§ **Extract**
%%

To take Sanhanba, once Beijing’s nearest sand resource, as an example, the forest farm has extended its forest area to 74,700 hectares, and its forest coverage rate has risen to 80 percent. The farm’s forest resources have an estimated value of over RMB 15.3 billion. Meanwhile, annual visitors to Saihanba National Forest Park soared from 90,000 in 2001, when it was established, to 600,000 in 2017, and the annual tourism income increased from RMB 1.04 million to RMB 62 million. Local tourism has also provided 25,000 jobs to local people, with accumulative comprehensive social benefits of up to RMB 3 billion. This has appreciably boosted the local economy and highlighted tourism’s role in helping the poor rise from poverty.
According to the Chinese Academy of Forestry, Saihanba’s planted forest can absorb 747,000 tons of CO2, and release 545,000 tons of oxygen, so supplying the oxygen needs of 1.99 million people for a year. Meanwhile, as the habitat of 261 species of terrestrial wild vertebrates, 32 of fish, 660 of insects, 179 of macrofungi, and 625 of plants, the forest constitutes an animal and plant gene bank.
In recent years, Saihanba has also explored ways of establishing a market-oriented, new compensation mechanism that benefits the forestry ecology by transforming its ecological assets into economic gains. Carbon sink trading, whereby afforestation or forest protection entities sell carbon dioxide quotas calculated according to a forest’s carbon absorption capacity, and carbon-emitting entities buy a certain amount of such quotas to offset their emissions, is one such endeavor.

%%

§ **Dataset**
%%

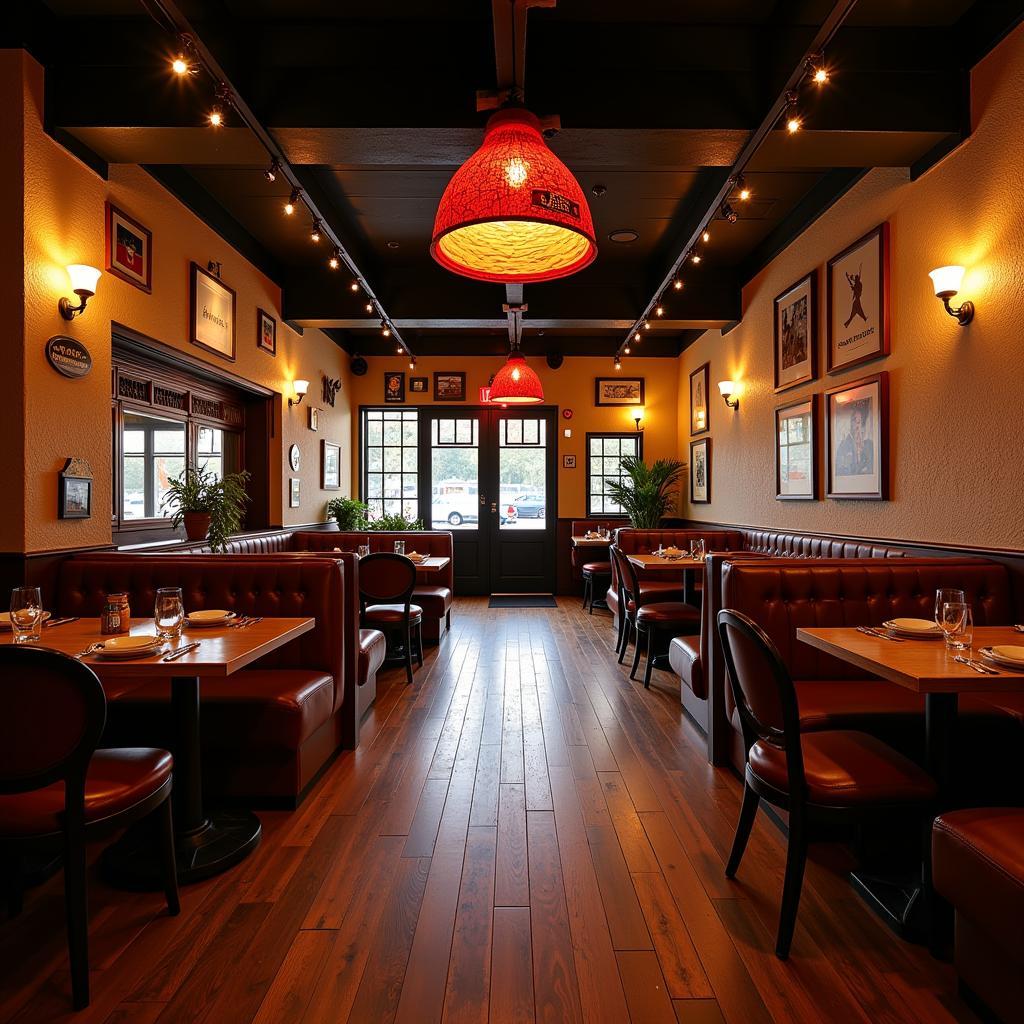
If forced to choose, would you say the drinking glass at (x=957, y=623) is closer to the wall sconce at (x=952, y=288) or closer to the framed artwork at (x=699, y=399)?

%%
%%

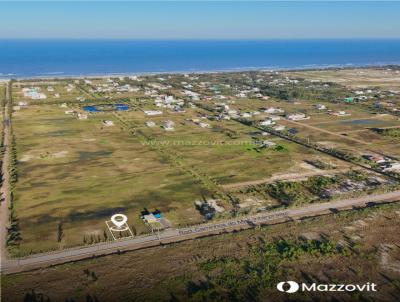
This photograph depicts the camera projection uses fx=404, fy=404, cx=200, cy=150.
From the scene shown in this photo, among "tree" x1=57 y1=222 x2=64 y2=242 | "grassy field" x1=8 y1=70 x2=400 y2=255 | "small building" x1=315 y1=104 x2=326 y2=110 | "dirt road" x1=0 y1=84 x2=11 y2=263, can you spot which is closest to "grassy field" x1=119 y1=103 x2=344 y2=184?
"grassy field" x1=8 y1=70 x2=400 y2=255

%%

§ **Activity list**
**a.** Decide whether each statement below agrees with the passage on Saihanba. Answer yes or no for each, quoting the words of the passage that settle it.
(i) Saihanba's forest coverage rate has risen to 80 percent.
(ii) Saihanba National Forest Park was established in 2017.
(iii) The planted forest can meet the oxygen needs of 1.99 million people for a year.
**b.** Using the passage on Saihanba, answer these questions briefly.
(i) How many jobs has local tourism provided to local people?
(ii) How many tons of CO2 can Saihanba's planted forest absorb?
(iii) Why do carbon-emitting entities buy quotas in carbon sink trading?

§ **Solution list**
**a.**
(i) Yes: "its forest coverage rate has risen to 80 percent"
(ii) No: "in 2001, when it was established"
(iii) Yes: "supplying the oxygen needs of 1.99 million people for a year"

**b.**
(i) 25,000 jobs
(ii) 747,000 tons
(iii) To offset their emissions